The U.S. Justice Department has reached a $16.65 billion settlement with the Bank of America Corp. – the largest civil settlement in American history – to resolve federal and state claims against the bank and Countrywide Financial Corp. and Merrill Lynch, companies it acquired in 2008.
As part of the settlement, the bank has agreed to pay a $5 billion penalty under federal financial recovery laws and to provide $7 billion in relief to struggling homeowners, including funds that will help defray tax liability as a result of mortgage modification or forgiveness.
U.S. Attorney General Holder said the payments are appropriate given the size and scope of the wrongdoing.

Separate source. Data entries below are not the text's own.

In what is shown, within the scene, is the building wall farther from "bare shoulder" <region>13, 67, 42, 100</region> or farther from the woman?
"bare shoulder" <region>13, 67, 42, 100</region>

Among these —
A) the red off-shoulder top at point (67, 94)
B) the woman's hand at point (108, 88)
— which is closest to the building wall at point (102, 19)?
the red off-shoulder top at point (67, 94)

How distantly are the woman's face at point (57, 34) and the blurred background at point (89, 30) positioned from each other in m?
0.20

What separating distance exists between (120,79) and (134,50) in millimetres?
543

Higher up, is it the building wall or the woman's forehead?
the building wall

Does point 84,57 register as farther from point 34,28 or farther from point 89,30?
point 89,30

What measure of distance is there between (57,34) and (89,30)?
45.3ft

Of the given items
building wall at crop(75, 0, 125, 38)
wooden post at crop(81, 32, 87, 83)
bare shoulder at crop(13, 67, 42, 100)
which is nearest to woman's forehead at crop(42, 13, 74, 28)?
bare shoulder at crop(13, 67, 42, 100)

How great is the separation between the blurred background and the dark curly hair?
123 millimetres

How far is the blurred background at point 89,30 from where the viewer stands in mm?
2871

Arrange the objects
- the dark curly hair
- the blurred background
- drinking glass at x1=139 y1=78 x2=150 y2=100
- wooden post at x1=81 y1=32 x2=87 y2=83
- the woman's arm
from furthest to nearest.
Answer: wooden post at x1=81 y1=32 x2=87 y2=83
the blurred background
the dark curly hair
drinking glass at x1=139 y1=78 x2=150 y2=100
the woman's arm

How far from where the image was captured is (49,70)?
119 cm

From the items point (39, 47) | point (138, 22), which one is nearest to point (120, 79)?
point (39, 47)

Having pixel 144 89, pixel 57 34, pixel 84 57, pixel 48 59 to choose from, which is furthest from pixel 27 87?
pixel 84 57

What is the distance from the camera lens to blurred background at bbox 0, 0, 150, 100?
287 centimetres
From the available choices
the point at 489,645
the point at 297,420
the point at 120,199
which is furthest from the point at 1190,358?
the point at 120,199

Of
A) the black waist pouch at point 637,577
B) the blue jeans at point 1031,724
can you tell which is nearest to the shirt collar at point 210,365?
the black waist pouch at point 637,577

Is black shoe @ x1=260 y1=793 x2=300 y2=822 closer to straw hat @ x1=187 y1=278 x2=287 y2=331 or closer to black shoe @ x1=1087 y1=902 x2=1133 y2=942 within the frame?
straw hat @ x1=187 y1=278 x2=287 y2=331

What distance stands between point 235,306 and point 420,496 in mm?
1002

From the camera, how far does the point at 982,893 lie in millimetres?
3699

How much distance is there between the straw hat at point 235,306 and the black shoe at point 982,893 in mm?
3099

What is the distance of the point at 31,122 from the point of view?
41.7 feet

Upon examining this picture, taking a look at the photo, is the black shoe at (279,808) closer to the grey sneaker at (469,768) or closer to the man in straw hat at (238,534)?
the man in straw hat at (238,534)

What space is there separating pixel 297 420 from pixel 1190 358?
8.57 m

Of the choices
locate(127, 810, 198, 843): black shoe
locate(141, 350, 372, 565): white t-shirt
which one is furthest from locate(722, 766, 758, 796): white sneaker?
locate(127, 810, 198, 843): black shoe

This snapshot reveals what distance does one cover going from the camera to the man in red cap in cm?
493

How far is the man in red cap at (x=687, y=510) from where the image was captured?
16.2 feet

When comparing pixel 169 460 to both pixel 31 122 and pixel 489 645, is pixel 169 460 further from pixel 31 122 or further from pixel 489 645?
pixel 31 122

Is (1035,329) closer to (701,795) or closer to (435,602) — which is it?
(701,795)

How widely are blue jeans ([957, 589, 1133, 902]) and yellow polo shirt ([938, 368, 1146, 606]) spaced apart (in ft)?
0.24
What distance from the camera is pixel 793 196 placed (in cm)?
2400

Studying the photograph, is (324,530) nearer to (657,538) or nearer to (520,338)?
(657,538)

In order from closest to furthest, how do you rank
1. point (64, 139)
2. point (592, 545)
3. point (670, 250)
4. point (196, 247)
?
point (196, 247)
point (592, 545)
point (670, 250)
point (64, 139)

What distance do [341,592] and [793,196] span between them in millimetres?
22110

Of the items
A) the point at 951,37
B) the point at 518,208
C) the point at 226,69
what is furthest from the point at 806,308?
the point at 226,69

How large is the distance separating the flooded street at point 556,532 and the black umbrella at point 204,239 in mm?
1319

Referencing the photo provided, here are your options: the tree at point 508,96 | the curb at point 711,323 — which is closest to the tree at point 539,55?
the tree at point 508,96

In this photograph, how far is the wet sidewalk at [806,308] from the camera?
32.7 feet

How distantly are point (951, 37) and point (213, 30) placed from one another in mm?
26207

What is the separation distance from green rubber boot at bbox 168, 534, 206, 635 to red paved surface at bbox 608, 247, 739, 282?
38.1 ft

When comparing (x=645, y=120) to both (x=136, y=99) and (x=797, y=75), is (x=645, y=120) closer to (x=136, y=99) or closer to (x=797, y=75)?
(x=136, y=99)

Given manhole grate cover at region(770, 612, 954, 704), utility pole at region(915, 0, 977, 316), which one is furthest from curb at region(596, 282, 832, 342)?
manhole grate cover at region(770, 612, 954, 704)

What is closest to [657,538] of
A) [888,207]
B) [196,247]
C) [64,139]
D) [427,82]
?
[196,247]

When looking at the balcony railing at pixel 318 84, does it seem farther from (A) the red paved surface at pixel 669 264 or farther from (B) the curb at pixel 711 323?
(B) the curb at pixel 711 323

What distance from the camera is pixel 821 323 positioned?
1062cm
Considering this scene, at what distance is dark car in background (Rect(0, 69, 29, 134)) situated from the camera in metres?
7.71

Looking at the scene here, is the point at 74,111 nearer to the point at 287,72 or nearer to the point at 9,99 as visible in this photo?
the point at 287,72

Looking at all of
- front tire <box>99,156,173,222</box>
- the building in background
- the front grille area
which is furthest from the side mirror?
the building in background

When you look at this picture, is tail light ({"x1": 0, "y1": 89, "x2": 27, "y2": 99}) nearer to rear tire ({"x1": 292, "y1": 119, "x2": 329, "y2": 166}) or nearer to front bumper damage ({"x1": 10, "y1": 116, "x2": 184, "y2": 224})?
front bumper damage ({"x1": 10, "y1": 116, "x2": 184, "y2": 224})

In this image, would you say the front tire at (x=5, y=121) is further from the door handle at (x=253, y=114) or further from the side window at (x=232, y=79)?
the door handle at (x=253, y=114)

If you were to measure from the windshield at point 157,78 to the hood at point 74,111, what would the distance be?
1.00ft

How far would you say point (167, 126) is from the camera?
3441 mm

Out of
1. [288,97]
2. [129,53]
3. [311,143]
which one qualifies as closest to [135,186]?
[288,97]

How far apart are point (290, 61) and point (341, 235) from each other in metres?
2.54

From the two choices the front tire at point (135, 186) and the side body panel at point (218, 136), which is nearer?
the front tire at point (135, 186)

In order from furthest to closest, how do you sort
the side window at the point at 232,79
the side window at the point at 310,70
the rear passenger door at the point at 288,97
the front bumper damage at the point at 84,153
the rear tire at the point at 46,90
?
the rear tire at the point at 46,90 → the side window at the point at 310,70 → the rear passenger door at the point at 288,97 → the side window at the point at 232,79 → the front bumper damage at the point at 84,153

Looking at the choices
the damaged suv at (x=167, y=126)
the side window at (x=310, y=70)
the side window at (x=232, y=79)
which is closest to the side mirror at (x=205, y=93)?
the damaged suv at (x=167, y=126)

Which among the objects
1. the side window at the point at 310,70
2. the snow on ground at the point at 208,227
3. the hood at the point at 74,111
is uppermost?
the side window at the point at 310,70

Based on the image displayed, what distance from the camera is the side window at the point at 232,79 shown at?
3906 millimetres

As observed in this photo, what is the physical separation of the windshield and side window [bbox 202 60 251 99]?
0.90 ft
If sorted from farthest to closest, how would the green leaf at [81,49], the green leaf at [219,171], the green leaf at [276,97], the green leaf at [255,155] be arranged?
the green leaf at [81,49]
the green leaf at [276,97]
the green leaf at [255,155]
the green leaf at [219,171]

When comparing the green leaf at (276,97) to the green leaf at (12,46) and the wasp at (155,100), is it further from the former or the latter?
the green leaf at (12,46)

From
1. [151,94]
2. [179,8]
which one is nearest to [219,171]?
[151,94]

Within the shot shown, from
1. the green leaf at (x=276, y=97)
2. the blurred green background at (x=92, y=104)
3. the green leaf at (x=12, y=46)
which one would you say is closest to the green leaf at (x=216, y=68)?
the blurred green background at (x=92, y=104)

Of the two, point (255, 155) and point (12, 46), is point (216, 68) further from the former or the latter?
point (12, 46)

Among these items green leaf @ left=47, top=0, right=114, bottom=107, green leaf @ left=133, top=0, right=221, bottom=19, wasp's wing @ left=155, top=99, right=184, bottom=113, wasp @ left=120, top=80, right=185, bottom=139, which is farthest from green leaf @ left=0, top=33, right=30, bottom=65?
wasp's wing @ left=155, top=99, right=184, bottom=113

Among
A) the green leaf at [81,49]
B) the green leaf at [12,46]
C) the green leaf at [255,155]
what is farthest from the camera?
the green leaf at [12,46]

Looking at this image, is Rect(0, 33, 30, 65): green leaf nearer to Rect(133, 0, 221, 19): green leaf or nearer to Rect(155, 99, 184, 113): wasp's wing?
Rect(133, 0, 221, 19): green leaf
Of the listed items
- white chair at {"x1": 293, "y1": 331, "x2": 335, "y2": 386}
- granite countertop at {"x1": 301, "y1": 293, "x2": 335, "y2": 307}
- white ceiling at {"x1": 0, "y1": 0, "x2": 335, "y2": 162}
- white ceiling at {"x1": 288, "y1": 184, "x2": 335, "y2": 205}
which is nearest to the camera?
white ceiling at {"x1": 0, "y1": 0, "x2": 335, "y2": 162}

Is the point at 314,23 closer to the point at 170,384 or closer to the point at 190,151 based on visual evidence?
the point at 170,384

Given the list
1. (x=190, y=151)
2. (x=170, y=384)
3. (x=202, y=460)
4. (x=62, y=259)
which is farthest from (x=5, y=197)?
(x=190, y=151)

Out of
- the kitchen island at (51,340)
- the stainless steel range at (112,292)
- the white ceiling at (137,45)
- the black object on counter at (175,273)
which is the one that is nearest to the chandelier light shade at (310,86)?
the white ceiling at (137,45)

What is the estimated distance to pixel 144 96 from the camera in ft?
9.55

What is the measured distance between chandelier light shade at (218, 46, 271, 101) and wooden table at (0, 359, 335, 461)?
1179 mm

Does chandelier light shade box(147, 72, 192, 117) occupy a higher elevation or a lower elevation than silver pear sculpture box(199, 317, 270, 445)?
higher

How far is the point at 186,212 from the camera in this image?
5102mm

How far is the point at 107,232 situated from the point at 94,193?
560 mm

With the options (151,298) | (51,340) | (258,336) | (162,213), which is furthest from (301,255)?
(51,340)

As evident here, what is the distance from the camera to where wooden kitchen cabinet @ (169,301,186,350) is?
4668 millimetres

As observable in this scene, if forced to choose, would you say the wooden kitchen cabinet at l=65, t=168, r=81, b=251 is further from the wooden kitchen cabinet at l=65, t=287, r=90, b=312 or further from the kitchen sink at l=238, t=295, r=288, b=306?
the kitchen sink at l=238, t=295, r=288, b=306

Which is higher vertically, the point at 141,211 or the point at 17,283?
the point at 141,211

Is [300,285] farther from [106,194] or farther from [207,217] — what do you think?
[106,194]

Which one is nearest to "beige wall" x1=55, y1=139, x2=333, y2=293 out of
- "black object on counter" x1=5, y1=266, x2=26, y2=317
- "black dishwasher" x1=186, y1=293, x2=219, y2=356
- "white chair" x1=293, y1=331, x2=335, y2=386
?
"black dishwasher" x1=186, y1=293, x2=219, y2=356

The Justice Department and the bank settled several of the department’s civil investigations related to the packaging and sale of residential mortgage-backed securities or RMBS and collateralized debt obligations or CDOs and the bank’s practices for the underwriting and origination of mortgage loans.
In the settlement, announced Thursday, the bank admitted that it sold billions of dollars of RMBS without disclosing to investors key facts about the quality of the loans. When the RMBS collapsed, investors, including federally insured financial institutions, suffered billions of dollars in losses.
The bank also said it originated risky mortgage loans and made misrepresentations about the quality of those loans to Fannie Mae, Freddie Mac, and the Federal Housing Administration.